For the ongoing Indian general elections of 2019, the CNN reporter Rishi Iyengar warns “[in the] last election, social media was used as a tool. This time it could become a weapon.” India is the world’s biggest democracy, with 900 million eligible voters. The voting period started on April 11th and is counted on May 23rd. Rahul Gandhi, in the opposition, has slowly been catching up with virtual followers, though coming nowhere near Modi. The tactics of parties have been to generate counter-fake news as a defense. “You could say that Indian political parties are very good at interfering with their own elections,” professor Gilles Verniers argues. The Facebook public policy director in India and Twitter’s counterpart ensured it would be on their top priority to protect this election, by cracking down on ‘bad-faith’ actors, fake accounts and ‘problematic content’. However, it is a huge challenge, as internet users have more than doubled since the last elections to almost 600 million.

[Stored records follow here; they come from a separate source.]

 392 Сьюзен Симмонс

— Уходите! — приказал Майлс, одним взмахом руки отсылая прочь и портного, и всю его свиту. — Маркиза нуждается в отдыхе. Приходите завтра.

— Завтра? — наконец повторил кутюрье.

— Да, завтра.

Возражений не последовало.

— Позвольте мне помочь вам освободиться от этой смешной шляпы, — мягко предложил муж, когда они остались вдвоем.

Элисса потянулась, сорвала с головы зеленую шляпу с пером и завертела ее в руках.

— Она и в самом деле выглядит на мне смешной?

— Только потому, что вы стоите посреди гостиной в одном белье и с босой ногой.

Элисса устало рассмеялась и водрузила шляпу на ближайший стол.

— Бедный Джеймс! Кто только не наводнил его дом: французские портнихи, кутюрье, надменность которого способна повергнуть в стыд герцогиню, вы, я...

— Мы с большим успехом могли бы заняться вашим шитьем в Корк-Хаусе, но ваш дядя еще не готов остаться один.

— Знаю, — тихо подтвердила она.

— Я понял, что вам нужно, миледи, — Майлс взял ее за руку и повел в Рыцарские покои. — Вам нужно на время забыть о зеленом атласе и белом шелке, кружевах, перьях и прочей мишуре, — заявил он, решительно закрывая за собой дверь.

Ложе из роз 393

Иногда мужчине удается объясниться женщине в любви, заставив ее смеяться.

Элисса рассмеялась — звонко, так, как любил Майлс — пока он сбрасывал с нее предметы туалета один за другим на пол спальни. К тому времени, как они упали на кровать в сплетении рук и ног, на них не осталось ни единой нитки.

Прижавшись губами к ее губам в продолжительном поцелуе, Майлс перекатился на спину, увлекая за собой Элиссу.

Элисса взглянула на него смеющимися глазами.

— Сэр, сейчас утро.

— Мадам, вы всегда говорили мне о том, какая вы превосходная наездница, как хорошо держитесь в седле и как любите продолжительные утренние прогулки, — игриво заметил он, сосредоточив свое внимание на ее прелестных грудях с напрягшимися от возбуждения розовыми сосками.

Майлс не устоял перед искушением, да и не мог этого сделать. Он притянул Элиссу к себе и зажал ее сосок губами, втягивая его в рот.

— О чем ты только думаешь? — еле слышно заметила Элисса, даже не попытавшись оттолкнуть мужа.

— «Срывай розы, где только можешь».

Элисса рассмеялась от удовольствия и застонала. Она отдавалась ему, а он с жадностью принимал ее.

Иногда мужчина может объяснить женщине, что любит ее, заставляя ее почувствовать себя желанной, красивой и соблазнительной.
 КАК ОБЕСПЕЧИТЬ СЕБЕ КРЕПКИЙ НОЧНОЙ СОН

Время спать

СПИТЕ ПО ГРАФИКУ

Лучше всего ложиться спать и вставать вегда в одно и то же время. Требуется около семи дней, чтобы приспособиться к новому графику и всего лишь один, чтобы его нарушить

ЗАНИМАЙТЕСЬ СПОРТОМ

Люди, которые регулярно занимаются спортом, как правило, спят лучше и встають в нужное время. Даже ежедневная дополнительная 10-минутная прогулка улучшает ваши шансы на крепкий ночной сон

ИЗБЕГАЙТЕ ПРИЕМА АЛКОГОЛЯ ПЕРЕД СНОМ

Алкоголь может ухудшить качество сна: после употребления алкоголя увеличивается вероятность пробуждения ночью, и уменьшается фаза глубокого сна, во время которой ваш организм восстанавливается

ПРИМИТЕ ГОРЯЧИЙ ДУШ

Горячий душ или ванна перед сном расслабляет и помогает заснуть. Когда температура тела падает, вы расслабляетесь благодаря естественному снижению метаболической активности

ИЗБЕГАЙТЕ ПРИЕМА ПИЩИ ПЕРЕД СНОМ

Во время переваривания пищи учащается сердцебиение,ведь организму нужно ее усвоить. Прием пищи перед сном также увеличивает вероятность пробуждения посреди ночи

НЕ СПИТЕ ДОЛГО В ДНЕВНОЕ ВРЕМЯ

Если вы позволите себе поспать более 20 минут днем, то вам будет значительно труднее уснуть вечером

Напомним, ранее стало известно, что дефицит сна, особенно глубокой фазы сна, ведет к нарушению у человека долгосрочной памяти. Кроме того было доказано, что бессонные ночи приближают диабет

Other fact-checking websites, such as Alt News, have been launched and are now cooperating with election authorities and online platforms, revealing among others fake news concerning the recent military clashes with Pakistan.

Politicians, such as PM Modi, have become today’s mega social media influencers – being able to literally affect election outcomes by hacking their citizens at the cost of the democratic system. India faces networks that have been weaponized, causing a fatal digital epidemic. New control systems are being established in a quest to control the causes affecting billions of masses globally. While democracy has been established on the concept of free will, other, newer systems such as algorithms are rather created upon the notion of predictability. In cases such as India’s election, these two systems compose a paradox. But while philosophers have time to discuss the paradox of free will for thousands of years, politicians have no such patience. Following professor Michael Egnor, although the belief in a free will might be a dangerous myth, not believing in it and giving up on it, especially in the wake of totalitarianism, might be even more disastrous.

Merle Daliah has throughout her life been mixing up her three languages German, Swedish and English, failed French classes in school and is now taking an “easy path” in studying Arabic at Uppsala University. Well, relatively speaking, she still has more hope for her future Arabic than in her plans of changing the world.